Maximum number of bins (default: 5)

bin_cutoff

Minimum frequency for a bin (default: 0.05)

max_n_prebins

Maximum number of initial bins before merging (default: 20)

convergence_threshold

Threshold for convergence in IV difference (default: 1e-6)

max_iterations

Maximum number of iterations (default: 1000)

init_method

Method for initial binning: "equal_width" or "equal_frequency" (default: "equal_frequency")

chi_merge_threshold

Significance level for chi-square test (default: 0.05)

use_chi2_algorithm

Whether to use the enhanced Chi2 algorithm (default: FALSE)

Value

A list containing:

  • id: Vector of numeric IDs for each bin

  • bin: Vector of bin names (intervals)

  • woe: Vector of Weight of Evidence values for each bin

  • iv: Vector of Information Value for each bin

  • count: Vector of total counts for each bin

  • count_pos: Vector of positive class counts for each bin

  • count_neg: Vector of negative class counts for each bin

  • cutpoints: Vector of bin boundaries for prediction

  • converged: Boolean indicating whether the algorithm converged

  • iterations: Number of iterations run

  • total_iv: Total Information Value of the feature

  • monotonic: Boolean indicating if the bins have monotonic WoE

  • algorithm: Which algorithm was used (ChiMerge or Chi2)

  • requested_min_bins: Minimum bins requested in the function call

  • requested_max_bins: Maximum bins requested in the function call

Details

The ChiMerge algorithm (Kerber, 1992) uses chi-square statistics to determine when to merge adjacent bins.

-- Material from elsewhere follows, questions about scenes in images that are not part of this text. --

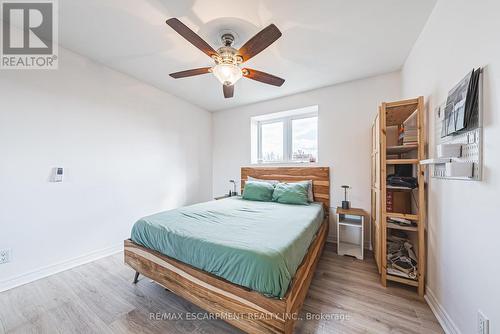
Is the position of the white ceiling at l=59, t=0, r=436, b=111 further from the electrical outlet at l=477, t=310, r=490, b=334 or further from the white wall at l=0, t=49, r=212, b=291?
the electrical outlet at l=477, t=310, r=490, b=334

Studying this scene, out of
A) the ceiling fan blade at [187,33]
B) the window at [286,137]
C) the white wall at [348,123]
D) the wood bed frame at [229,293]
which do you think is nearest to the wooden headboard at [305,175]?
the white wall at [348,123]

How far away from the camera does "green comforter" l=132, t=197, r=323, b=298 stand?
3.76ft

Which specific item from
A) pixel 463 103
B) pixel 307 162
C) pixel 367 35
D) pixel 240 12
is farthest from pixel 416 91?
pixel 240 12

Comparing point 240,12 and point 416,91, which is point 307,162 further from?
point 240,12

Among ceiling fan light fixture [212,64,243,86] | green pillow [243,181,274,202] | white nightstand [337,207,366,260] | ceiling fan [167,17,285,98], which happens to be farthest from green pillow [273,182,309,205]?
ceiling fan light fixture [212,64,243,86]

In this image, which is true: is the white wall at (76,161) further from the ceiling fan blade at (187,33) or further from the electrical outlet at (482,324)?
the electrical outlet at (482,324)

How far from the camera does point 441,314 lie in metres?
1.36

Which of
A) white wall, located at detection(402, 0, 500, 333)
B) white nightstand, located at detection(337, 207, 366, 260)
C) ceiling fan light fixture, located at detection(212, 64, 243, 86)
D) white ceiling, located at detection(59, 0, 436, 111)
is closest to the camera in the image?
white wall, located at detection(402, 0, 500, 333)

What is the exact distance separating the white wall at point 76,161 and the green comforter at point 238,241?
1.01 metres

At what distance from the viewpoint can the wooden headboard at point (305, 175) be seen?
2.95m

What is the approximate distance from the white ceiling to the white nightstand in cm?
196

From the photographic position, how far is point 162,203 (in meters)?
3.23

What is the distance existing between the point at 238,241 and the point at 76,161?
2285 millimetres

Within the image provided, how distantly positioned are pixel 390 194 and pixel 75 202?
12.1ft
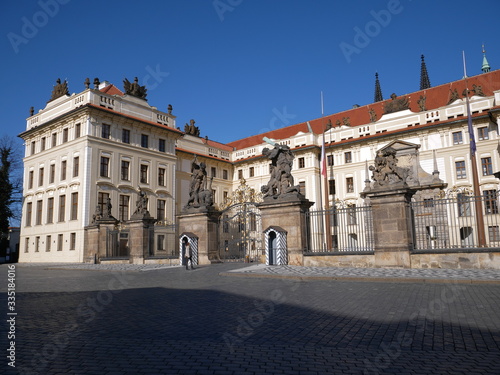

The chi-square statistic is calculated as:

$$\chi^2 = \sum_{i=1}^{2}\sum_{j=1}^{2} \frac{(O_{ij} - E_{ij})^2}{E_{ij}}$$

where \(O_{ij}\) is the observed frequency and \(E_{ij}\) is the expected frequency for bin i and class j.

The Chi2 algorithm (Liu & Setiono, 1995) extends ChiMerge with automated threshold determination and feature selection capabilities.

Weight of Evidence (WoE) is calculated as:

$$WoE = \ln(\frac{P(X|Y=1)}{P(X|Y=0)})$$

Information Value (IV) for each bin is calculated as:

$$IV = (P(X|Y=1) - P(X|Y=0)) * WoE$$

The algorithm works by:

  1. Creating initial bins based on the specified method (equal frequency or equal width)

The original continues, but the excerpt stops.